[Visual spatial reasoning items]
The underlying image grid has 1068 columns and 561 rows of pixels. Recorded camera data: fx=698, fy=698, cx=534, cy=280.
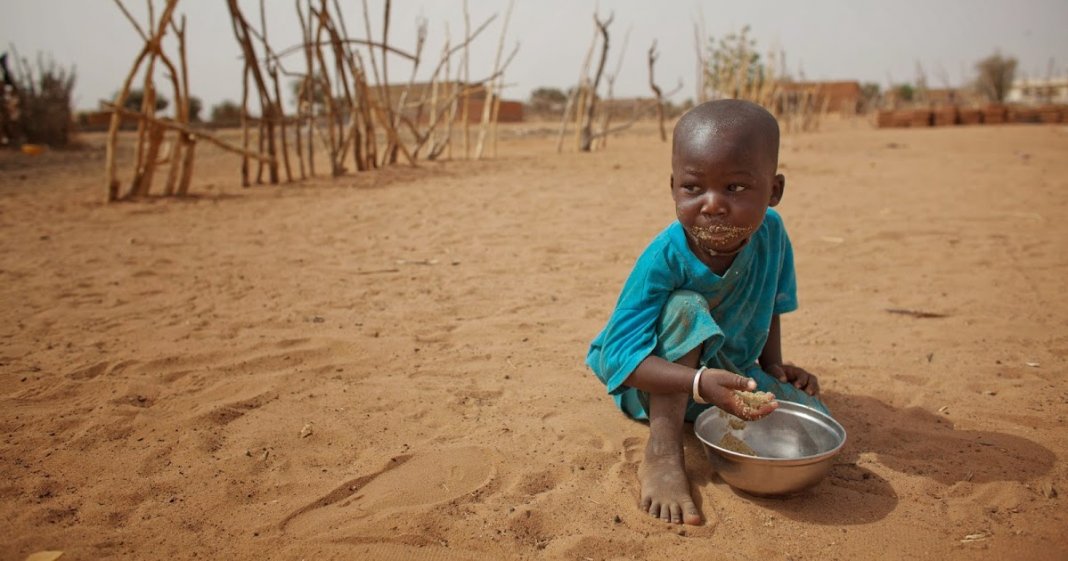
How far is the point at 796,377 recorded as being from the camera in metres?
2.04

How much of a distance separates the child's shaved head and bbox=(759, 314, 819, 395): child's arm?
631mm

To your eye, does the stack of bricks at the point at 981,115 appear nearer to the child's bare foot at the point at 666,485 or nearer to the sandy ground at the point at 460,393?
the sandy ground at the point at 460,393

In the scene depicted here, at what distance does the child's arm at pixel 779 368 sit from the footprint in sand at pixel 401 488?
89cm

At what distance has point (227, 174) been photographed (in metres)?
8.56

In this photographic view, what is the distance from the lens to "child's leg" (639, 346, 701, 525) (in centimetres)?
160

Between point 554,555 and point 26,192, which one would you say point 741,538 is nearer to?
point 554,555

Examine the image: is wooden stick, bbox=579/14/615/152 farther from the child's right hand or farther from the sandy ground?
the child's right hand

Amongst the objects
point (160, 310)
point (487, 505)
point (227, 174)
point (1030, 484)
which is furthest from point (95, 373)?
point (227, 174)

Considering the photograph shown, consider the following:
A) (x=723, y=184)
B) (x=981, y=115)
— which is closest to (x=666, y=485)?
(x=723, y=184)

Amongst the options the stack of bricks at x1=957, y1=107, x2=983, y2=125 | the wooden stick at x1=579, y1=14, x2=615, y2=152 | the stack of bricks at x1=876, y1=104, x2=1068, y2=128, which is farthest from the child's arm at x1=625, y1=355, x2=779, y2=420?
the stack of bricks at x1=957, y1=107, x2=983, y2=125

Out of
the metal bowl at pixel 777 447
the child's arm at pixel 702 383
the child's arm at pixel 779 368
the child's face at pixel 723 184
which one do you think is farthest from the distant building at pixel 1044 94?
the child's arm at pixel 702 383

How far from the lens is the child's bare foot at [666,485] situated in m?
1.60

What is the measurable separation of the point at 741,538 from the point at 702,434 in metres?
0.32

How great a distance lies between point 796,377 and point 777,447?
0.25m
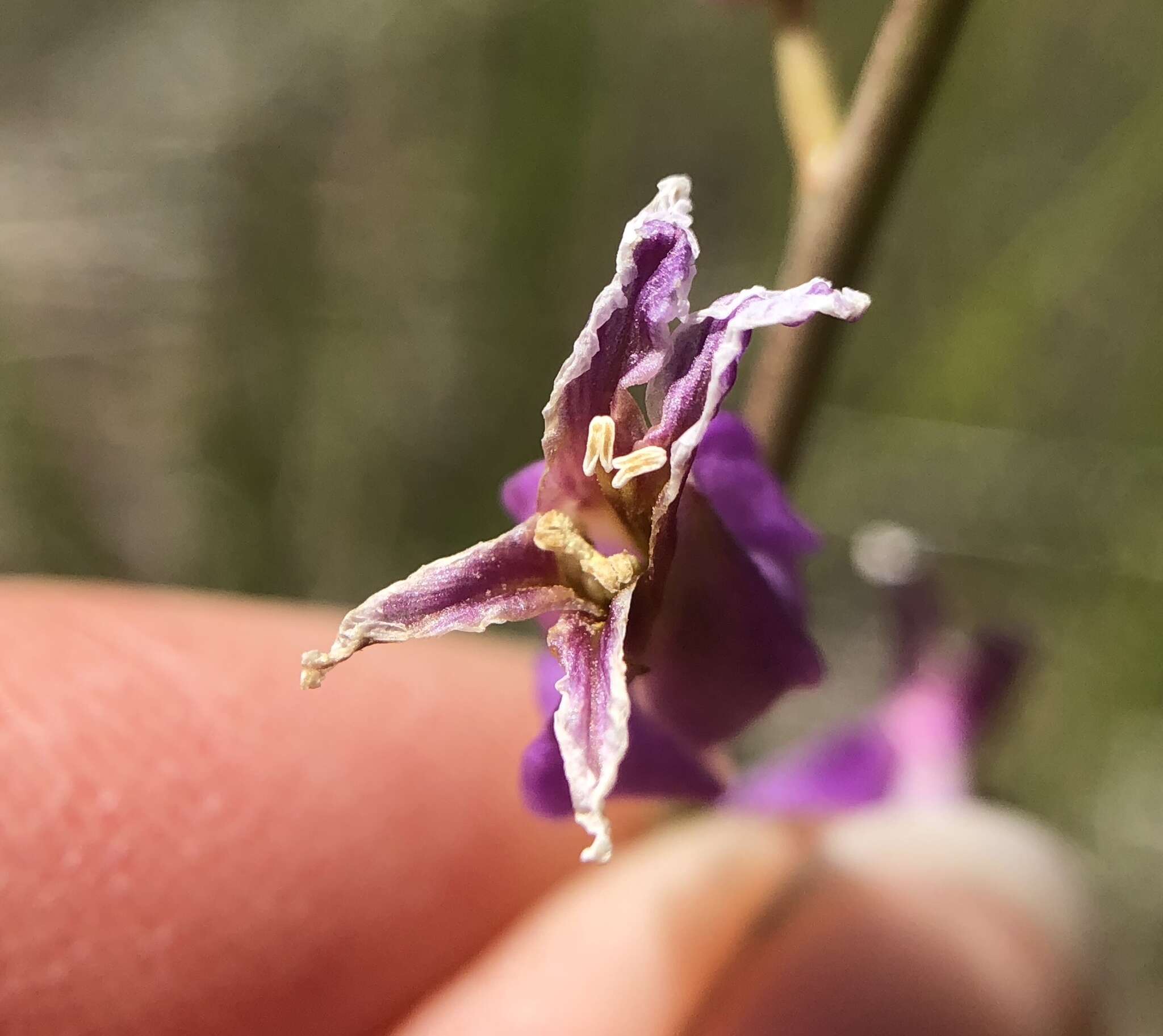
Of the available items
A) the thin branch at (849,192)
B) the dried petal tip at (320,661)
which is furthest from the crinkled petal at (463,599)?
the thin branch at (849,192)

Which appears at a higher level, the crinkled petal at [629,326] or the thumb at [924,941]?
the crinkled petal at [629,326]

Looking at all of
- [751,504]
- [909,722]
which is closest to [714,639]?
[751,504]

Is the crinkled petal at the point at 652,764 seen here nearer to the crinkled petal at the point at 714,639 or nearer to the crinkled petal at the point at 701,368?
the crinkled petal at the point at 714,639

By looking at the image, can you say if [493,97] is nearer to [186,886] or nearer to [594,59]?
[594,59]

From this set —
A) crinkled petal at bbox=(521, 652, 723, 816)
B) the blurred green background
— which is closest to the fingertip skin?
crinkled petal at bbox=(521, 652, 723, 816)

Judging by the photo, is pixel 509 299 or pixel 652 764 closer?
pixel 652 764

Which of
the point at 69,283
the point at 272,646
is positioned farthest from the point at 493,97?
the point at 272,646

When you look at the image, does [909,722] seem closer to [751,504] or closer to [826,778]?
[826,778]
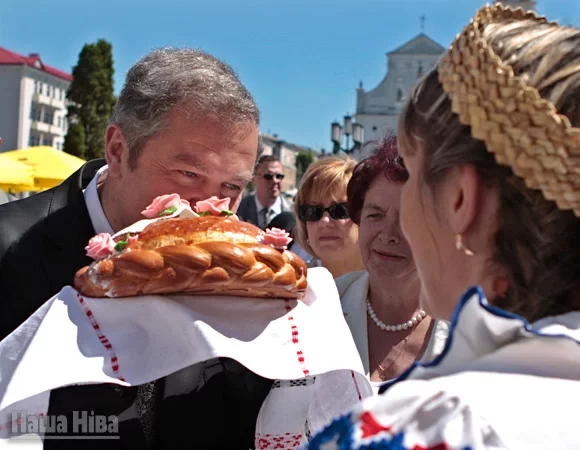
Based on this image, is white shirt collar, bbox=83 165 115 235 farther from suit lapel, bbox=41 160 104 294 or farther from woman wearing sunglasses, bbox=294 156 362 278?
woman wearing sunglasses, bbox=294 156 362 278

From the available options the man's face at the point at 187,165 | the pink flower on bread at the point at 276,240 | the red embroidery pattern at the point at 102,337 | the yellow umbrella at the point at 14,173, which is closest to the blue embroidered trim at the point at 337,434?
the red embroidery pattern at the point at 102,337

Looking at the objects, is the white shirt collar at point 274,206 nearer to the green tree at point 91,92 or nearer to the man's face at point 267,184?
the man's face at point 267,184

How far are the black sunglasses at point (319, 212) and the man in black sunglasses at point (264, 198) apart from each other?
17.2 ft

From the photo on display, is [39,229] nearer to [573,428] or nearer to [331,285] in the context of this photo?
[331,285]

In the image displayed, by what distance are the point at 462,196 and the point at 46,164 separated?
16.3 meters

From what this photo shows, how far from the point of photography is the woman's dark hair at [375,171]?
3.72m

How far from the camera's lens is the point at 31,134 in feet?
279

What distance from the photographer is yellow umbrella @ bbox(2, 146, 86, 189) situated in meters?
16.0

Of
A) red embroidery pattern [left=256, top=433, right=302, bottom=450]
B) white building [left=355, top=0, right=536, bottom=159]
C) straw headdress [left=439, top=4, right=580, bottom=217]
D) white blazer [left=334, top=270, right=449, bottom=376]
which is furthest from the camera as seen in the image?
white building [left=355, top=0, right=536, bottom=159]

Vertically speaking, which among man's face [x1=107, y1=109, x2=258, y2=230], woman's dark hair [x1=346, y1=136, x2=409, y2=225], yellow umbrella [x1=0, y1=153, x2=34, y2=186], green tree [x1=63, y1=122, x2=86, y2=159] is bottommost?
man's face [x1=107, y1=109, x2=258, y2=230]

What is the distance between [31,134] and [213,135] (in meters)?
88.4

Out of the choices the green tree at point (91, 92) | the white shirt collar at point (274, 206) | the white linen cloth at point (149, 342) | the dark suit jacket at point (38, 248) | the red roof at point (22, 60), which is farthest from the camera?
the red roof at point (22, 60)

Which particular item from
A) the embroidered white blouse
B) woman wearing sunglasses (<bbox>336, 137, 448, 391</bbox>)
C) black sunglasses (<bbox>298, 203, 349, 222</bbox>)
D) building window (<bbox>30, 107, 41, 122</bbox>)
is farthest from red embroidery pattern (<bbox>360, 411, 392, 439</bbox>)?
building window (<bbox>30, 107, 41, 122</bbox>)

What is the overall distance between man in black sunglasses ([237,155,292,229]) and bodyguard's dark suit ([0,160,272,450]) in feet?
24.9
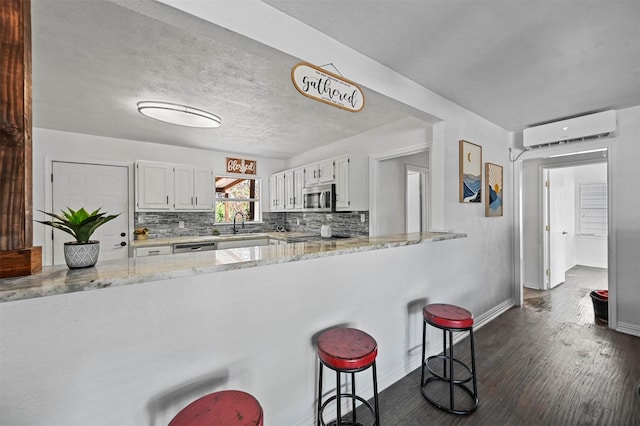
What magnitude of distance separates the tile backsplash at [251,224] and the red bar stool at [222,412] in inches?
Answer: 121

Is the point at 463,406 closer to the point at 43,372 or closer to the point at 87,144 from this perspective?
the point at 43,372

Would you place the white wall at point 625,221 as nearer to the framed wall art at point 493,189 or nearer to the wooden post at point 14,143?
the framed wall art at point 493,189

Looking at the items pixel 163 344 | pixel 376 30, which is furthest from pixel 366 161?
pixel 163 344

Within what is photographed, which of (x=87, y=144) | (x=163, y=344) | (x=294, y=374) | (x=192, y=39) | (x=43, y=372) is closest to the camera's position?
(x=43, y=372)

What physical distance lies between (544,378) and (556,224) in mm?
3392

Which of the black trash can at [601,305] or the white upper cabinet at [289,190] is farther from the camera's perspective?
the white upper cabinet at [289,190]

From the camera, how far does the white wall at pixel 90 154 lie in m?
3.48

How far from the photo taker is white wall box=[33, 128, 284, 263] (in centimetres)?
348

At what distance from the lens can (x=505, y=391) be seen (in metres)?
1.96

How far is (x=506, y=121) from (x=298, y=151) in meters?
3.18

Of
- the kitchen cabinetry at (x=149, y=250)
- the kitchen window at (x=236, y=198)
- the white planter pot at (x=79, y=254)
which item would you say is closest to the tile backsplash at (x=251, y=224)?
the kitchen window at (x=236, y=198)

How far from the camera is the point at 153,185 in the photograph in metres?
4.09

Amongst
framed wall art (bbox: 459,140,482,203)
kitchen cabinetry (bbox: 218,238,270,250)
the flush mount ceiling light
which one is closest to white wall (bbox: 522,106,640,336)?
framed wall art (bbox: 459,140,482,203)

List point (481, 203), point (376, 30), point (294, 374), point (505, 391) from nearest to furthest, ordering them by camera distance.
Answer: point (294, 374), point (376, 30), point (505, 391), point (481, 203)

§ **WHAT YOU HAVE TO DO**
Your answer should consist only of the lines from the one with "How far from the camera is" through the end of the data above, reproduced exactly.

§ **ANSWER BELOW**
How far from the camera is the point at 153,185 in the photograph in metres?
4.09

Amongst
framed wall art (bbox: 459,140,482,203)
kitchen cabinetry (bbox: 218,238,270,250)
the flush mount ceiling light
which one is closest to white wall (bbox: 522,106,640,336)?
framed wall art (bbox: 459,140,482,203)

List point (481, 203), point (376, 30), point (294, 374), point (505, 391) from nearest to furthest, ordering them by camera distance.
Answer: point (294, 374), point (376, 30), point (505, 391), point (481, 203)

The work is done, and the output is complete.